Описание технологии изготовления мягких кожаных накидок, столь удивлявших османского автора XVI в. своими свойствами, мы находим у П. Палласа [ч. 1, с. 569–571], летом 1769 года побывавшего у казахов, кочевавших тогда по Яику, и в сочинении А. Левшина, российского чиновника пограничной комиссии и великого энтузиаста науки, справедливо названного за свои основательные исследования о кочевниках Приаралья «Геродотом казахского народа». Вот что писал, в частности, А. Левшин: «Кожи бараньи и козьи, употребляемые для одежды, называемой даха, или джаха, приготовляются так: остригши шерсть, спрыскивают их теплою водою, свертывают в трубки и кладут в теплое место, где держат до тех пор, пока волосяные корни отпреют и станут вылезать. Тут скоблят шерсть ножами, просушивают кожу на воздухе и потом кладут в кислое молоко дни на три или четыре. Вынув из молока, сушат в тени, мнут руками, коптят в дыму, опять мнут руками, пока дадут надлежащую мягкость, и наконец красят в темно-желтый цвет краскою, составляемою из кореньев ревеня или из каменного чая, с квасцами и бараньим салом. Состав сей густ, как кашица, и кожи, с обеих сторон намазываемые оным в течение двух или трех дней, после каждого раза просушиваются и мнутся, от чего получают свойство не пропускать сквозь себя влаги и мыться как полотно, не теряя цвета» [Левшин, ч. 3, с. 210–211).

Все эти трудоемкие и физически тяжелые работы, как катание войлока, обработка шкур, выделка кож, шитье кожаных изделий и т. п. в кочевом обществе целиком выполнялись женщинами. Вместе с тем женщины участвовали в выпасе овец и коз, ставили и разбирали юрты, занимались дойкой скота, переработкой животноводческой продукции, приготовлением пищи и другими домашними делами; на женщинах также лежала забота о малолетних детях. Словом, у кочевников доля участия женщин в хозяйственной деятельности значительно превышала трудовой вклад мужчин. Такое соотношение мужского и женского труда в быту объясняется тем, что у кочевников, как правило, физический труд, связанный с обработкой продуктов скотоводства и ведением домашнего хозяйства, считался недостойным свободного мужчины и поэтому целиком возлагался на женщину, а по возможности и на рабов. Однако сказанное не означает, конечно, что в быту мужчины вовсе ничего не делали. Свободные мужчины кочевого общества изготовляли предметы вооружения, сбрую, седла, арбы, строили дома, шили сапоги и для самих себя, и для женщин, «имели отчасти попечение о стадах», упражнялись в стрельбе, охотились на зверя и птицу. Наиглавнейшая обязанность мужчин состояла в охране семьи и имущества, в ведении войны.

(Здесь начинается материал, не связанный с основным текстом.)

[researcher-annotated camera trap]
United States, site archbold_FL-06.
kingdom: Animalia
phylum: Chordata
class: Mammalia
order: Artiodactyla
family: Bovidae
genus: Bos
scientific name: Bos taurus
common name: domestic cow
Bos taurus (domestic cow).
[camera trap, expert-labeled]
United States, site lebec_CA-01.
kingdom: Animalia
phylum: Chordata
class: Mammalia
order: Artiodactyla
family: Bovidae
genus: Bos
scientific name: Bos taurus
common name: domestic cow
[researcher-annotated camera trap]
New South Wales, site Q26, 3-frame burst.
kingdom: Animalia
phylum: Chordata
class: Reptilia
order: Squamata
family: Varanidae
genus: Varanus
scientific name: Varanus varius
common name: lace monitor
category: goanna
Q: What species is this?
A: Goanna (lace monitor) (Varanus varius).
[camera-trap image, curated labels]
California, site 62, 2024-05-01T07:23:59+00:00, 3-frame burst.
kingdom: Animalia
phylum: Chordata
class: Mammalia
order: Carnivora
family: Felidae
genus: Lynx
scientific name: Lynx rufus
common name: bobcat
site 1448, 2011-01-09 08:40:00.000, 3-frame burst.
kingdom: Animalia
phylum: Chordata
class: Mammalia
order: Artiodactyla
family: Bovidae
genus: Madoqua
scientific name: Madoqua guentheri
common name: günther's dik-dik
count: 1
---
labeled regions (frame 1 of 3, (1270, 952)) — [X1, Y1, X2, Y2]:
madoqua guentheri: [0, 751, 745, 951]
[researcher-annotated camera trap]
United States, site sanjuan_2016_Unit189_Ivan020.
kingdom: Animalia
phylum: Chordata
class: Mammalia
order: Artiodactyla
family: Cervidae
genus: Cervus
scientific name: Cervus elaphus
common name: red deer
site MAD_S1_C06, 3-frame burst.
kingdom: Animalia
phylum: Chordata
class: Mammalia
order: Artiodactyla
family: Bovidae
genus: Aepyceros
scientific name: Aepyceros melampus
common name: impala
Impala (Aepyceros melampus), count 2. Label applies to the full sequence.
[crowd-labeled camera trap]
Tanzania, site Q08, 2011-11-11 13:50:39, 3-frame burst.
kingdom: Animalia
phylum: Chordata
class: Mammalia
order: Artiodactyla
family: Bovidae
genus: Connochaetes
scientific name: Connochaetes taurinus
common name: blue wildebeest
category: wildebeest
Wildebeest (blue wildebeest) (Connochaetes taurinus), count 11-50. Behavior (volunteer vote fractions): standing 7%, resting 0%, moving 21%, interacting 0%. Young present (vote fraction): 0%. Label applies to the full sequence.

Военные традиции имели большое значение в жизни кочевников; воинская повинность являлась одной из самых важных и общих повинностей в степи. Население степей, по существу, представляло собой вооруженную массу людей. Кочевники Приаралья, пишет английский путешественник и дипломат XVI в. Антоний Дженкинсон, никогда не выезжают без лука, стрел и меча, «будь то на охоту или для какого-нибудь другого увеселения». Ношение оружия было не только законным правом свободного скотовода, но даже обязанностью, и, к примеру, на народном собрании безоружный мужчина не имел права голоса, а младшие могли не уступать ему места.